But I digress. Bates' Everyday Sexism book brought up a lot of my own past experiences with sexism that I thought I had forgotten about for good. Like the time I went to London for work experience with a big advertising company and a man in a suit outside asked me if I'd give him a blow job for £50 - I was 16. Or the time I got lost in Manchester after a gig and a group of men asked if I wanted to go back to their flat for a 'party' and I ran faster than I'd ever run in my life. Or the times I had my bra snapped by boys at school or was whistled at by builders and called a slut when I gave them the finger. I rarely told anyone about these and when I did, even close friends didn't want to know and they certainly didn't want to discuss it. These were all just 'normal' things - why did I want to make a fuss?
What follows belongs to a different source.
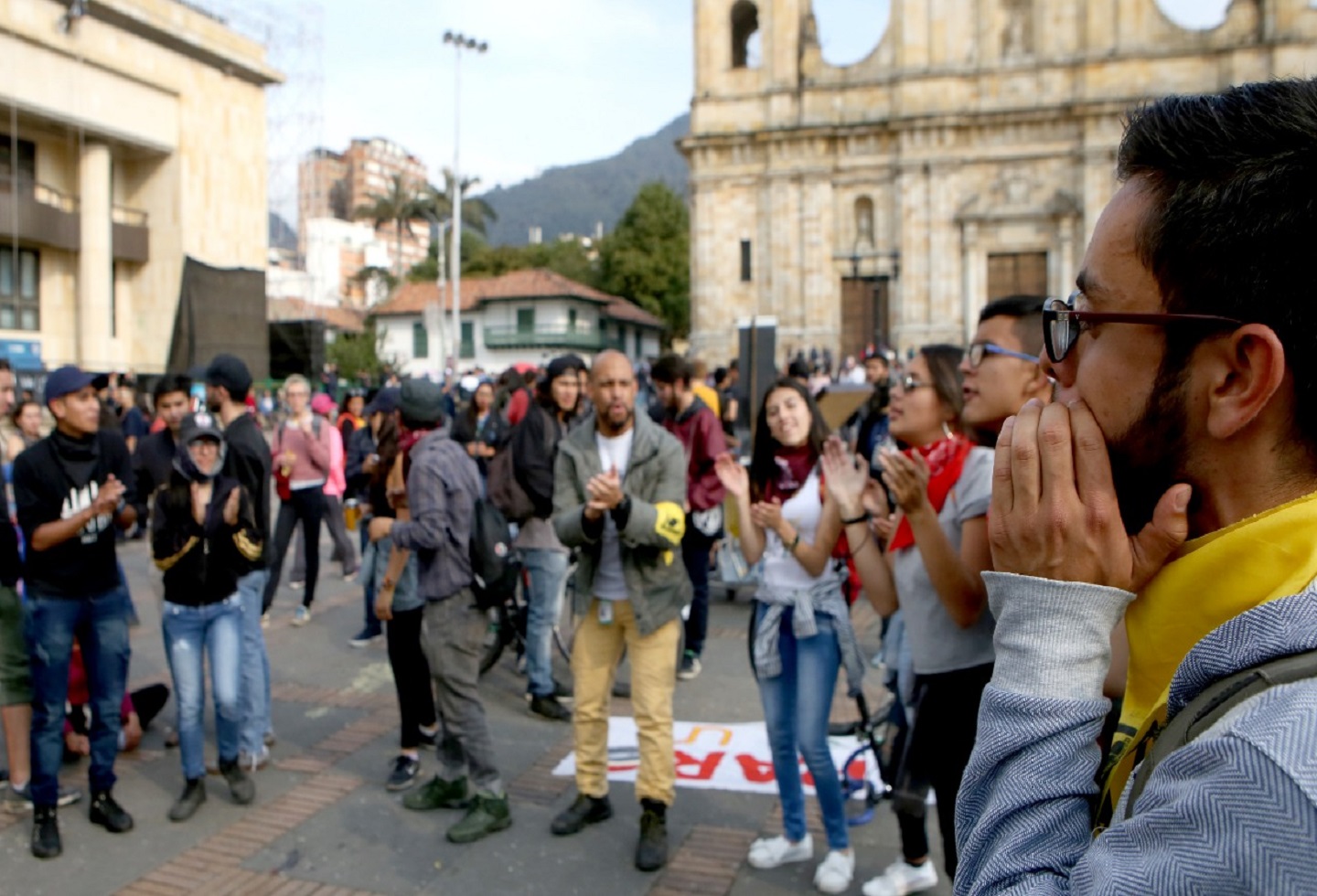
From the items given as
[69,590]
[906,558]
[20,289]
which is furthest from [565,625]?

Reading other women's experiences in the Everyday Sexism book made me incredibly depressed because I never realised how wide a problem it was, but it also made me feel angry and empowered to want to 'do' something about it as well. Interspersed with the factual accounts are shocking statistics and Bates' does a fantastic job of addressing the issues of why we all need to learn and respect the values of consent and personal boundaries and we need to recognise that assault can come in any form where you have not consented to it happening to you.
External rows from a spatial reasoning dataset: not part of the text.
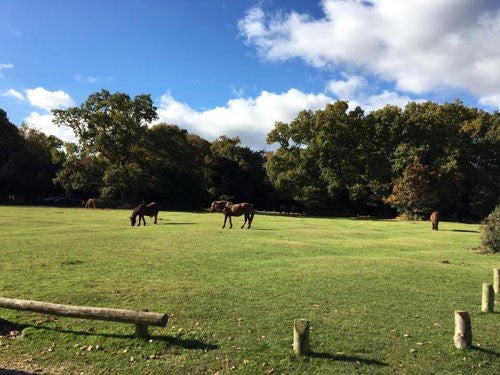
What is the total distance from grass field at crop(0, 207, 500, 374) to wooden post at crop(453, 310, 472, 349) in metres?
0.14

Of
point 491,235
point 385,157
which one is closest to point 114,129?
point 385,157

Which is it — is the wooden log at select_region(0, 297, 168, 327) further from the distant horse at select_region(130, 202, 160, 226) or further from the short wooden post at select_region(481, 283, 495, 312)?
the distant horse at select_region(130, 202, 160, 226)

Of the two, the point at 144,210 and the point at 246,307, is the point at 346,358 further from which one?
the point at 144,210

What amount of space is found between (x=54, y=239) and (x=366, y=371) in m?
15.3

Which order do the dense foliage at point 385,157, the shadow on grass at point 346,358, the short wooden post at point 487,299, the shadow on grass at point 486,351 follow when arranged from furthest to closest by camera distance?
the dense foliage at point 385,157 < the short wooden post at point 487,299 < the shadow on grass at point 486,351 < the shadow on grass at point 346,358

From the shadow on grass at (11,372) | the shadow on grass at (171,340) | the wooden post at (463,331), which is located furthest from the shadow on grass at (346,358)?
the shadow on grass at (11,372)

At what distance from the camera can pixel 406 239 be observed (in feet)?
75.0

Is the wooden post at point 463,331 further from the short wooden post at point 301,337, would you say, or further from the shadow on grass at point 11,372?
the shadow on grass at point 11,372

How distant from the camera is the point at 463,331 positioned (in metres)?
6.74

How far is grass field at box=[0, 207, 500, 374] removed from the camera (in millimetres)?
6375

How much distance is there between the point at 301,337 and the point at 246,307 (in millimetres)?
2491

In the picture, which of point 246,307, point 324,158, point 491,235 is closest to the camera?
point 246,307

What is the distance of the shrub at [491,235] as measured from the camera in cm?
1811

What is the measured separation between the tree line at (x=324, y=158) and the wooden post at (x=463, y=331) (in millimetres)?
42522
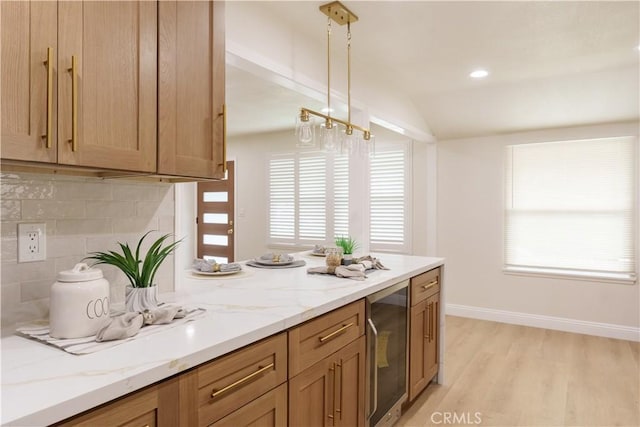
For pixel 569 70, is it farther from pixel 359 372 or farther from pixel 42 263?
pixel 42 263

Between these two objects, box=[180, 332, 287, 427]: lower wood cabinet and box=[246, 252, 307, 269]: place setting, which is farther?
box=[246, 252, 307, 269]: place setting

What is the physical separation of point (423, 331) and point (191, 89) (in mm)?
1977

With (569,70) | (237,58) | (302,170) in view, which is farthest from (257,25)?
(302,170)

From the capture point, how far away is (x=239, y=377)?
1213 mm

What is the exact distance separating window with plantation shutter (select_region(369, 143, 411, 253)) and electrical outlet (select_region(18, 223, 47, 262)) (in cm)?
406

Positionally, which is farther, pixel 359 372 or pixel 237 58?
pixel 237 58

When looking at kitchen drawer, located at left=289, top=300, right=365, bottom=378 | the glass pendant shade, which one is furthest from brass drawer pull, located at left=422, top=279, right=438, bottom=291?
Answer: the glass pendant shade

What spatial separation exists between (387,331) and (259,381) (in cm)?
103

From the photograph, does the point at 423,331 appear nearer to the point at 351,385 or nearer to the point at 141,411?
the point at 351,385

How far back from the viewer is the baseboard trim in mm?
3918

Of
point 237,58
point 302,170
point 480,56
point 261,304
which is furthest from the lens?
point 302,170

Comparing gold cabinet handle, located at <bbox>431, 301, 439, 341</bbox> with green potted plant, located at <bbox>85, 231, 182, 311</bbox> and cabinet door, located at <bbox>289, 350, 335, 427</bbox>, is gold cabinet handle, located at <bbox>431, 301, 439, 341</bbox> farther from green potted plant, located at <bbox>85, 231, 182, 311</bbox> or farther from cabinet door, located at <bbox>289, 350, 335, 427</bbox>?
green potted plant, located at <bbox>85, 231, 182, 311</bbox>

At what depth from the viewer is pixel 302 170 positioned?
5.64m

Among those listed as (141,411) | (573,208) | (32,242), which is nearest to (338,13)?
(32,242)
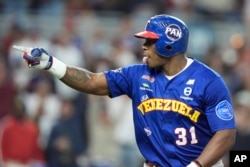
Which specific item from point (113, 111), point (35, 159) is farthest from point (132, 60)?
point (35, 159)

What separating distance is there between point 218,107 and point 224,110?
0.06 meters

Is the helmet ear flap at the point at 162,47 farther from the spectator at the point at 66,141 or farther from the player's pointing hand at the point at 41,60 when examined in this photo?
the spectator at the point at 66,141

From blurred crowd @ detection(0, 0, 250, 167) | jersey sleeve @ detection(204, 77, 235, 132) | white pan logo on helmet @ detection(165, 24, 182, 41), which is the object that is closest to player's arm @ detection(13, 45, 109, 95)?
white pan logo on helmet @ detection(165, 24, 182, 41)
The chapters are themed around a certain subject (e.g Women in Media, Young Women Learning, Women in Politics etc), very accessible to read, concise and to the point, whilst at the same time offering enough information to get your blood boiling. There's also a good chapter on men and what they can do to call out sexism when they see it and be part of the change because it's not going to happen on just one side. Things are certainly improving from when I was much younger and that was only 10 or 20 years ago, but there's so much more that needs to be done, so this is a book I would recommend to everyone.